En ville, elle hanta les marchés, les échoppes, les boutiques ; elle parcourut tous les endroits où se vendaient fruits, légumes, graines, épices, fromages, viandes, poissons ; elle n’achetait rien, mais occupait tout son temps à renifler et humer les odeurs des différentes marchandises. Les semaines s’écoulèrent ainsi, et les gens du marché voyant qu’elle n’achetait rien, se mirent à refuser qu’elle s’approchât de leurs étalages.
Un jour, la jeune fille décida d’utiliser son argent pour acheter à manger aux personnes qu’elle voyait mourir de faim dans les rues : les mendiantz, les vagabondz, les pauvres gens, et les gens qu’elle jugeait misérables. Mais la malheureuse ! elle avait oublié ce qu’était une bonne nourriture, puisqu’elle-même avait cessé de se nourrir depuis longtemps, bien longtemps. Elle crut acheter la viande la plus délicieuse et la plus raffinée de la région en achetant des morceaux de charbons noirs à un marchand peu scrupuleux, et lorsqu’elle les présenta aux va-nu-pieds de la ville, elle n’eut droit qu’à des moqueries : « Toi, la va-sans-ventre, tu te permets de faire l’aumône ? tu n’as rien dans les tripes et tu crois pouvoir donner quelque chose aux autres ! Nourris-toi toi-même avant de nourrir les autres ! » Et la jeune fille comprit qu’elle n’était pas ane ange mais une pauvre personne.
Elle alla soupirer au bord d’une source d’eau, près de laquelle un pommier déployait ses branchages alourdis de fruits. Quelques heures s’écoulèrent pendant lesquelles elle pleura.
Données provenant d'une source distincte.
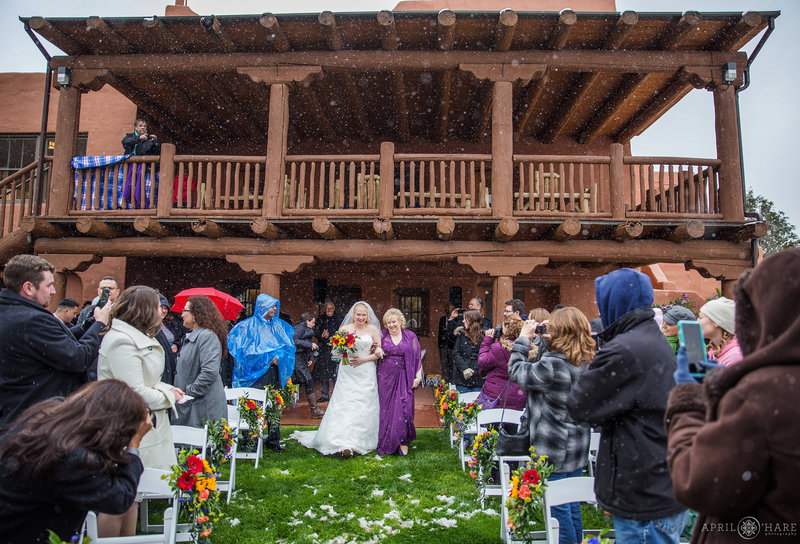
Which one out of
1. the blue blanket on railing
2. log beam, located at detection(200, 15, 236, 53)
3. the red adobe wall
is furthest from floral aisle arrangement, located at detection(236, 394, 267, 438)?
the red adobe wall

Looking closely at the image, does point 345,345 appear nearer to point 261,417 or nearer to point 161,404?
point 261,417

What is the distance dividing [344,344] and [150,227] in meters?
4.51

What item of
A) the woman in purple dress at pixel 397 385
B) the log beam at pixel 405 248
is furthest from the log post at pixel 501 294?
the woman in purple dress at pixel 397 385

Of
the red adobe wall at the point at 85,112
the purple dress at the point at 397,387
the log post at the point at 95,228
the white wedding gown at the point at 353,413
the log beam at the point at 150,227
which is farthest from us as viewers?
the red adobe wall at the point at 85,112

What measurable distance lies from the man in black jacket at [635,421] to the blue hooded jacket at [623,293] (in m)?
0.07

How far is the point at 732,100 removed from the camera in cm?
915

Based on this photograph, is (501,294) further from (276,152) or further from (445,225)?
(276,152)

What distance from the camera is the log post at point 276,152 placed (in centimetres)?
930

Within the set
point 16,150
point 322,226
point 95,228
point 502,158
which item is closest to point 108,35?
point 95,228

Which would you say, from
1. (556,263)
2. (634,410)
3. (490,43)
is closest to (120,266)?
(490,43)

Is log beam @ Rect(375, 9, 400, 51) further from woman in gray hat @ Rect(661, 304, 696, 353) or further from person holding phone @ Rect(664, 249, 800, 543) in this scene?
person holding phone @ Rect(664, 249, 800, 543)

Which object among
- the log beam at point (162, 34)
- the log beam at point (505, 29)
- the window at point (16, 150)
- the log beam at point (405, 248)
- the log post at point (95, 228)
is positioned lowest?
the log beam at point (405, 248)

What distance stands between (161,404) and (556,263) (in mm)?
10711

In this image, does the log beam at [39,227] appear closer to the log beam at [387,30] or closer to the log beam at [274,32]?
the log beam at [274,32]
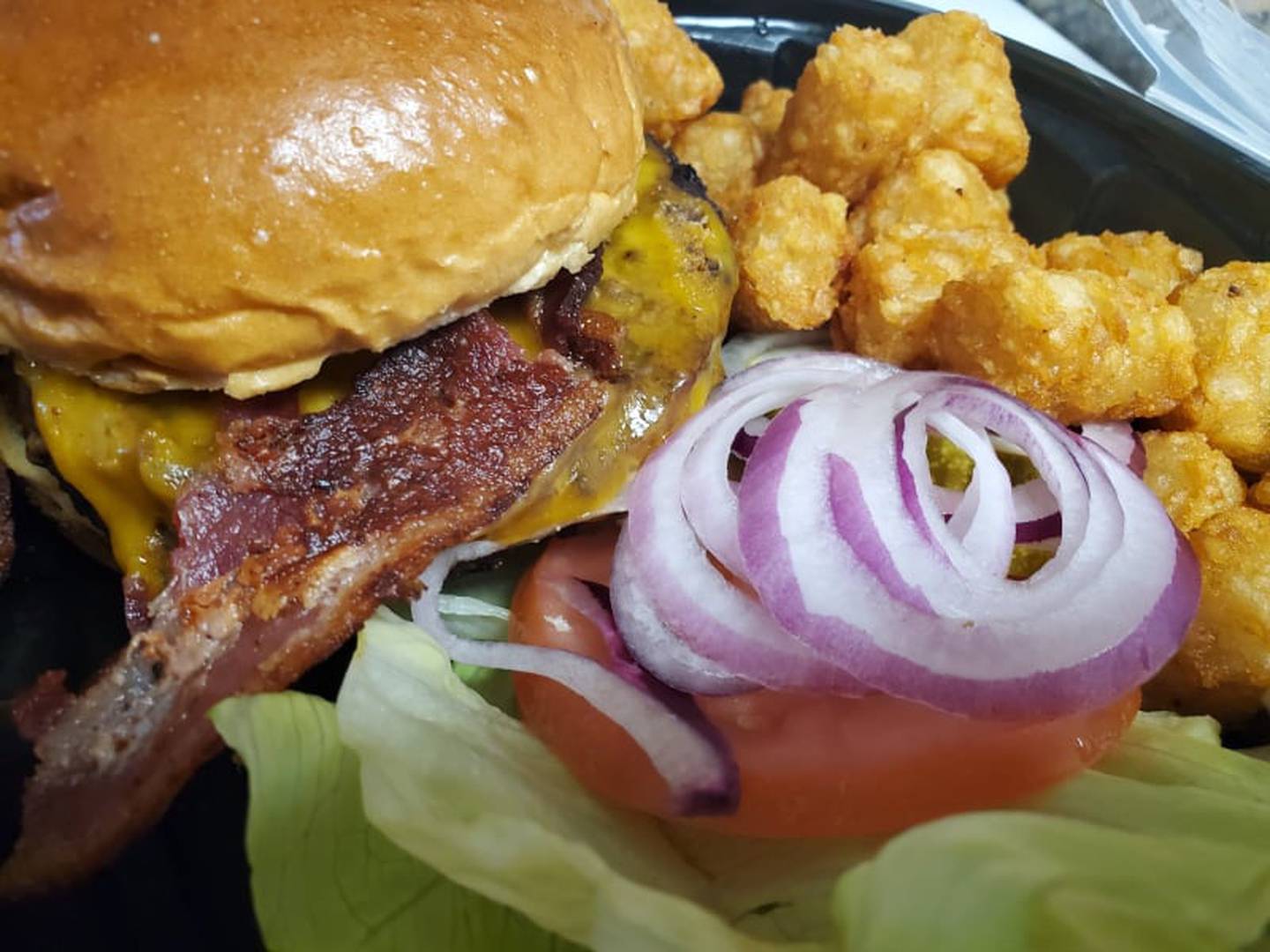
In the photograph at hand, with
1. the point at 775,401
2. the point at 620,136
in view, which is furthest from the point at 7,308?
the point at 775,401

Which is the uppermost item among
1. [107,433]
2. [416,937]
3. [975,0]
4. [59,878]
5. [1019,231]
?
[975,0]

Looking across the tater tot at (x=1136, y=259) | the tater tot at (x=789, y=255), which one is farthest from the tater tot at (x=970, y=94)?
the tater tot at (x=789, y=255)

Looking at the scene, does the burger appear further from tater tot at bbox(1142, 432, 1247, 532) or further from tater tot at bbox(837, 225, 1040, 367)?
tater tot at bbox(1142, 432, 1247, 532)

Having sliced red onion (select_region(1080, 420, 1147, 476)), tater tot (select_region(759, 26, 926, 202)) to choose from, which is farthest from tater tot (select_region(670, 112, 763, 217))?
sliced red onion (select_region(1080, 420, 1147, 476))

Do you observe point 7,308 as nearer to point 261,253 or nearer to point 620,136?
point 261,253

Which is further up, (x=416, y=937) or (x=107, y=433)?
(x=107, y=433)

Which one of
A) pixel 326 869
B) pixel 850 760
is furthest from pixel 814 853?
pixel 326 869

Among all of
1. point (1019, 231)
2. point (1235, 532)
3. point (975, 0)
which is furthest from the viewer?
A: point (975, 0)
Alors, une couleuvre vint se glisser près d’elle ; la jeune fille prit peur. Mais la couleuvre la rassura en ces termes — car elle savait parler le langage des êtres humains : « Les serpents ont le don de guérir aussi bien que de perdre. Moi, je suis venue pour te guérir. Dis-moi ce qui te chagrine et je tâcherai de trouver une solution pour y remédier. » La jeune fille lui raconta alors toute son histoire et ajouta : « Comme j’aimerais que mon ventre soit comme autrefois ! » La couleuvre répondit :
« Si tu veux retrouver ton ventre d’autrefois, mange les pommes du pommier que tu vois ; bois à l’eau de la source. — Hors de question, répondit la jeune fille. Je suis déjà bien assez énorme comme cela. Je me suis interdit de manger quoi que ce soit. — Dans ce cas, dit la couleuvre, tu ne me laisses pas le choix. » A peine la couleuvre eut-elle prononcé ces mots que sans rien demander à la jeune fille, elle grimpa sur son corps, et se faufila dans sa bouche, dévala sa gorge et s’enroula
dans l’espace vide qui était autrefois le ventre de la jeune fille : ainsi la jeune fille eut de nouveau des intestins.
Alors, la couleuvre s’agita dans le corps de la jeune fille avec une telle violence que celle-ci pensa tout à coup : « J’ai une faim terrible, épouvantable : il faut absolument que je me nourrisse. »
Elle tendit la main et attrapa une pomme du pommier. Elle la mangea avec un appétit féroce, puis elle prit une autre pomme qu’elle mangea de la même manière, puis une autre et encore une autre. Elle trempa aussi sa bouche dans l’eau de la source ; elle en but un nombre incalculable de gorgées. A la fin, elle eut une furieuse envie de tout évacuer. Lorsqu’elle se rendit dans l’un des buissons pour se vider, elle s’aperçut que ses jambes étaient rouges de sang. Mais cette fois-ci la jeune fille n’éprouvait plus le moindre dégoût pour ses parties basses, ni pour l’urine, ni pour la merde, ni pour le sang de ses menstruations : elle se réjouit au contraire d’avoir retrouvé la santé et l’appétit.